*Records for processing*:
+-------+

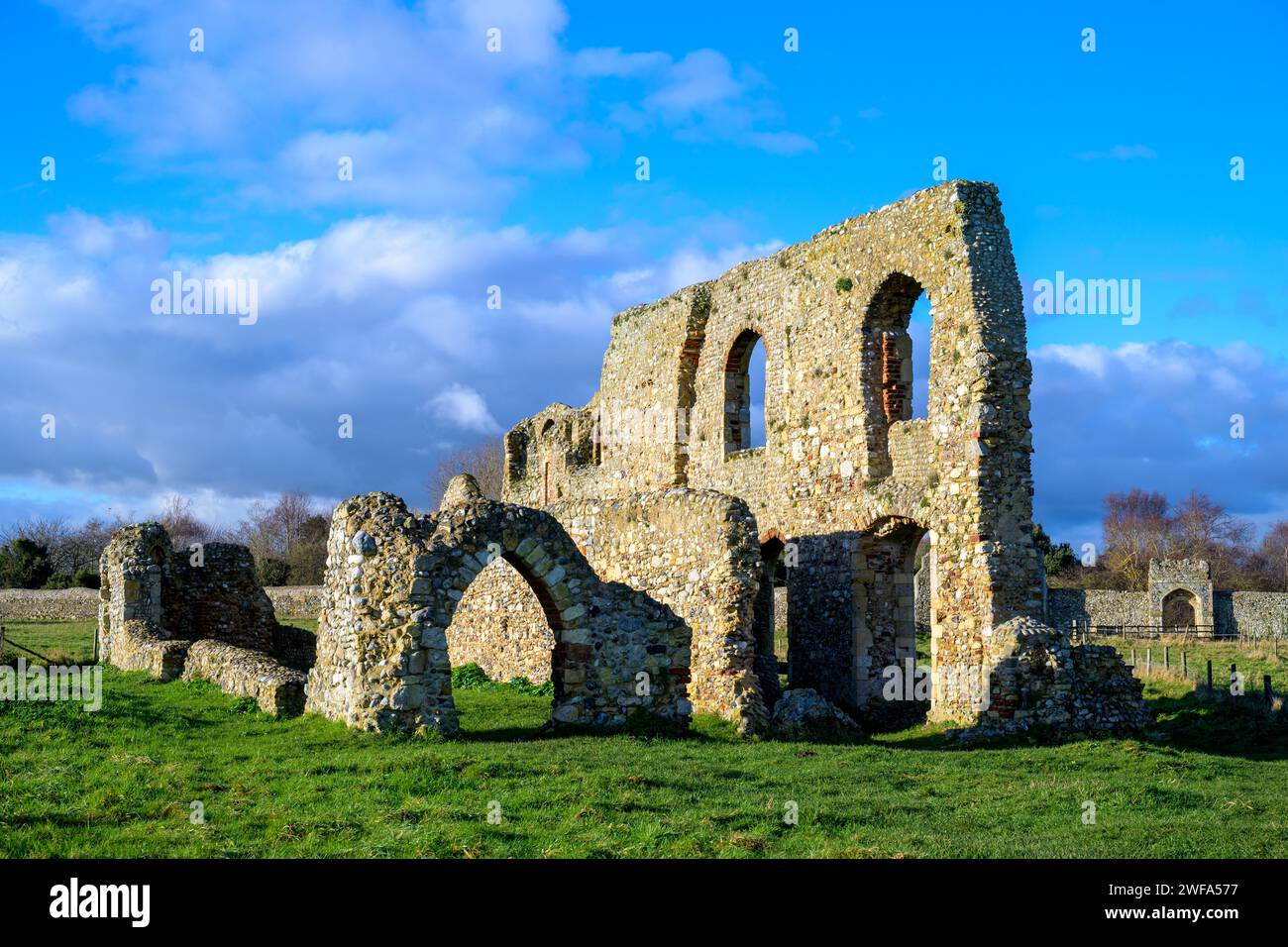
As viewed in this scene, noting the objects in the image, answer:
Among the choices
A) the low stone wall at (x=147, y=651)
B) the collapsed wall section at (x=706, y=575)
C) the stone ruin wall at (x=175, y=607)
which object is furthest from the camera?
the stone ruin wall at (x=175, y=607)

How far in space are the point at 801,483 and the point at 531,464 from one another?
12323 millimetres

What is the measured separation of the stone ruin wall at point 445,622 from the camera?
13828mm

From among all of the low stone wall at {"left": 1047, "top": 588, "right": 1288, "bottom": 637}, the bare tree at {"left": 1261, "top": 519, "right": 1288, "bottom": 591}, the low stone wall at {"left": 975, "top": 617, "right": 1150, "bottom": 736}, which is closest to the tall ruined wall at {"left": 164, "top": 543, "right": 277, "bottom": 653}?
the low stone wall at {"left": 975, "top": 617, "right": 1150, "bottom": 736}

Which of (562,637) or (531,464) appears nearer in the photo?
(562,637)

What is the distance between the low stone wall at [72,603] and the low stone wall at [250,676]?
26379 mm

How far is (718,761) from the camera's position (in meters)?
12.9

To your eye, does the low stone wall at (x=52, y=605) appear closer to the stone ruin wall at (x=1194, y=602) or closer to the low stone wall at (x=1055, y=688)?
the stone ruin wall at (x=1194, y=602)

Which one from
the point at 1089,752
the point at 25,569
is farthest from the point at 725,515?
the point at 25,569

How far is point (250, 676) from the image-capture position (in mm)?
17875

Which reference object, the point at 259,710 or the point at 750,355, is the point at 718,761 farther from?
the point at 750,355

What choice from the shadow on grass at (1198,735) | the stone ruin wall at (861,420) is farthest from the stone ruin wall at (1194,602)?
the stone ruin wall at (861,420)

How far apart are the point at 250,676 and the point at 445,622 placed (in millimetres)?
5503

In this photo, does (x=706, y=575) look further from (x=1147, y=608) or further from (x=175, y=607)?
(x=1147, y=608)
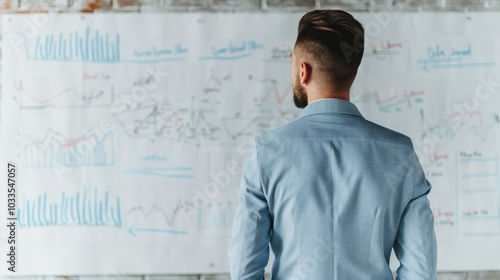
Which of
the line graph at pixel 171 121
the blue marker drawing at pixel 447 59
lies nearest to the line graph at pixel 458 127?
the blue marker drawing at pixel 447 59

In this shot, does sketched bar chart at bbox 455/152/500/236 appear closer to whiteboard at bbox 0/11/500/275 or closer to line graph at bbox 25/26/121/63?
whiteboard at bbox 0/11/500/275

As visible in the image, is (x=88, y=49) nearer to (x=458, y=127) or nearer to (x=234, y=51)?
(x=234, y=51)

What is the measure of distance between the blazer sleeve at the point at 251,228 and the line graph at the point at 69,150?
987 millimetres

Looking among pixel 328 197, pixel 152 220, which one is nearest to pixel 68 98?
pixel 152 220

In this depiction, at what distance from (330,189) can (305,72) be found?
251 mm

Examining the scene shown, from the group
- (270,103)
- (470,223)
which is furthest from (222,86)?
(470,223)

+-------+

*Instructions to follow*: Format the lines running from the line that contains "What choice from" through the end of the entries, both included, as a JSON list of strings with one string per line and blank lines omitted. Leave the pictures out of the answer.

*Complete answer*:
[
  "What choice from the shadow on grass at (1198,735) | the stone ruin wall at (861,420) is farthest from the stone ruin wall at (1194,602)?",
  "the stone ruin wall at (861,420)",
  "How far apart are the point at 250,676 and the point at 445,622 placed (in millimetres)?",
  "5503",
  "In this photo, does (x=706, y=575) look further from (x=1147, y=608) or further from (x=175, y=607)?",
  "(x=1147, y=608)",
  "Which of",
  "the line graph at pixel 171 121",
  "the blue marker drawing at pixel 447 59",
  "lies nearest to the line graph at pixel 458 127?",
  "the blue marker drawing at pixel 447 59",
  "In this shot, does sketched bar chart at bbox 455/152/500/236 appear closer to whiteboard at bbox 0/11/500/275 or closer to line graph at bbox 25/26/121/63?",
  "whiteboard at bbox 0/11/500/275",
  "As visible in the image, is (x=88, y=49) nearer to (x=458, y=127) or nearer to (x=234, y=51)?",
  "(x=234, y=51)",
  "What is the measure of distance between the blazer sleeve at the point at 251,228 and the line graph at the point at 69,150?",
  "987 millimetres",
  "Looking among pixel 328 197, pixel 152 220, which one is nearest to pixel 68 98?",
  "pixel 152 220",
  "In this depiction, at what distance from (330,189) can (305,72) be found?",
  "251 mm",
  "Examining the scene shown, from the group",
  "- (270,103)",
  "- (470,223)",
  "which is furthest from (222,86)?",
  "(470,223)"
]